▸ TASK STATEMENT:
Transcribe every entry that follows, word for word, and omit the images.

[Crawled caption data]
******

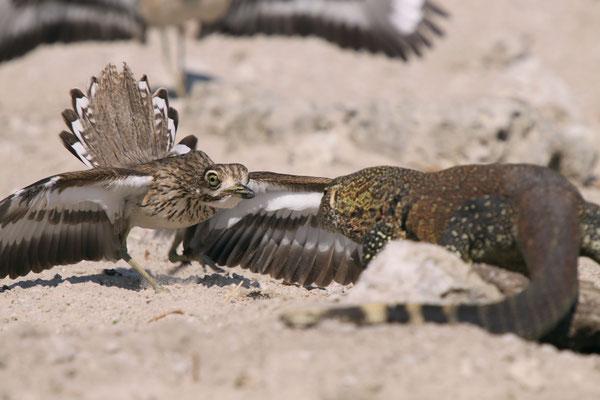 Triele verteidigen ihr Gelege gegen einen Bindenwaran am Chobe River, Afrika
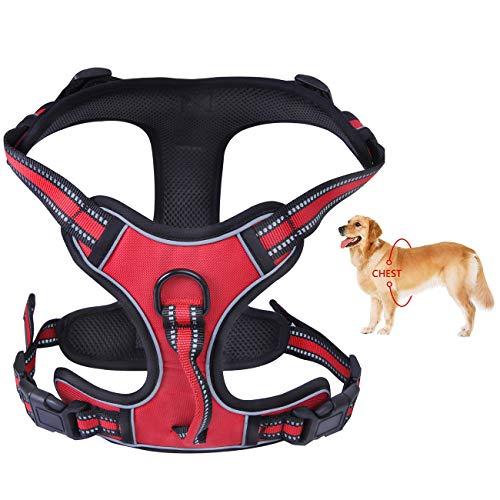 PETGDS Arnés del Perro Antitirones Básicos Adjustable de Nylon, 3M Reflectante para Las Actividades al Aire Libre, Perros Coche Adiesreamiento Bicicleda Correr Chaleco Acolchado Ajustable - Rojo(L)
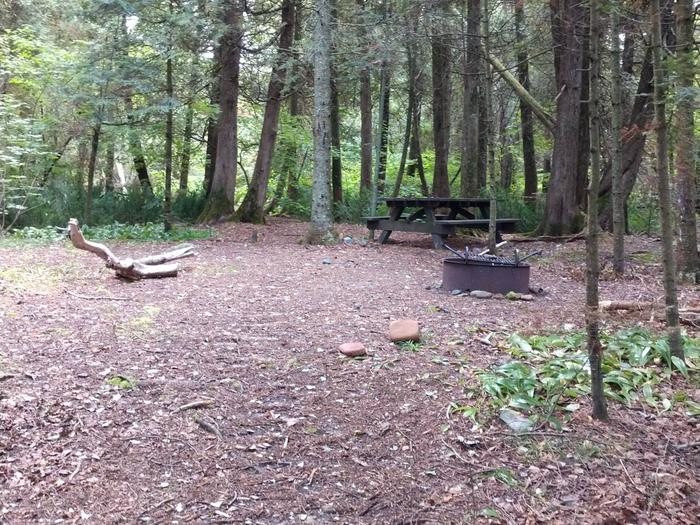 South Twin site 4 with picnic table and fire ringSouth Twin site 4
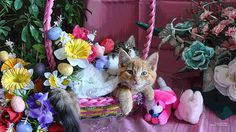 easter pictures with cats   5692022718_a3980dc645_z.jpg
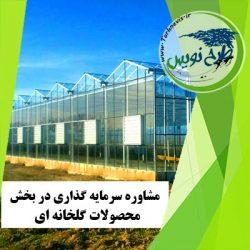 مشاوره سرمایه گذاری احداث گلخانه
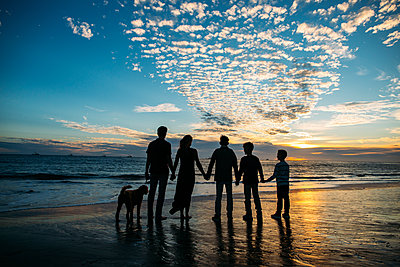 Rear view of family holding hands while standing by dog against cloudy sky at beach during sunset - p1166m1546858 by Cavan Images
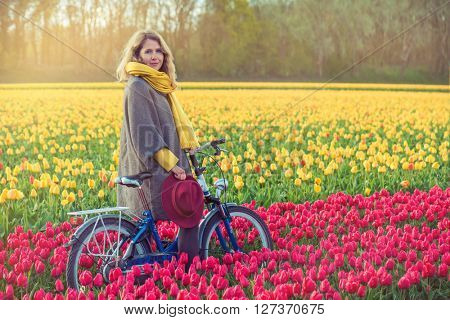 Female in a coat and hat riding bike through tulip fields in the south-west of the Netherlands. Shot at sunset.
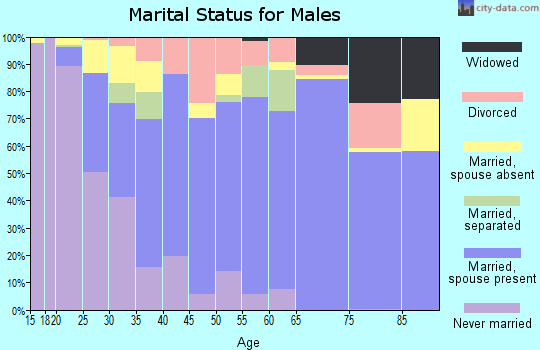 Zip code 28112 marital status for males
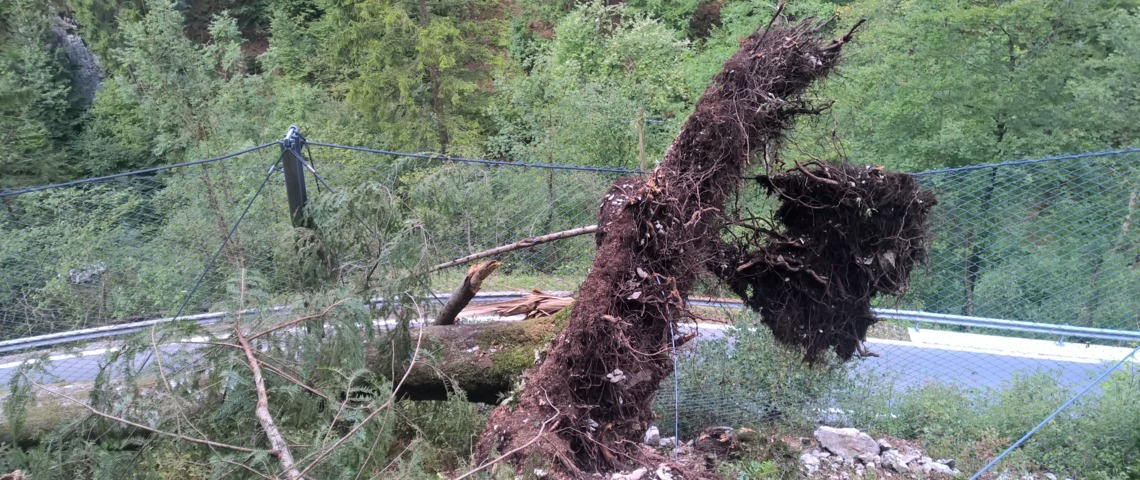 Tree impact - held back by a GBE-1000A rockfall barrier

******

▸ ANSWER FOR THE TASK:
 Triele verteidigen ihr Gelege gegen einen Bindenwaran am Chobe River, Afrika
 PETGDS Arnés del Perro Antitirones Básicos Adjustable de Nylon, 3M Reflectante para Las Actividades al Aire Libre, Perros Coche Adiesreamiento Bicicleda Correr Chaleco Acolchado Ajustable - Rojo(L)
 South Twin site 4 with picnic table and fire ringSouth Twin site 4
 easter pictures with cats   5692022718_a3980dc645_z.jpg
 مشاوره سرمایه گذاری احداث گلخانه
 Rear view of family holding hands while standing by dog against cloudy sky at beach during sunset - p1166m1546858 by Cavan Images
 Female in a coat and hat riding bike through tulip fields in the south-west of the Netherlands. Shot at sunset.
 Zip code 28112 marital status for males
 Tree impact - held back by a GBE-1000A rockfall barrier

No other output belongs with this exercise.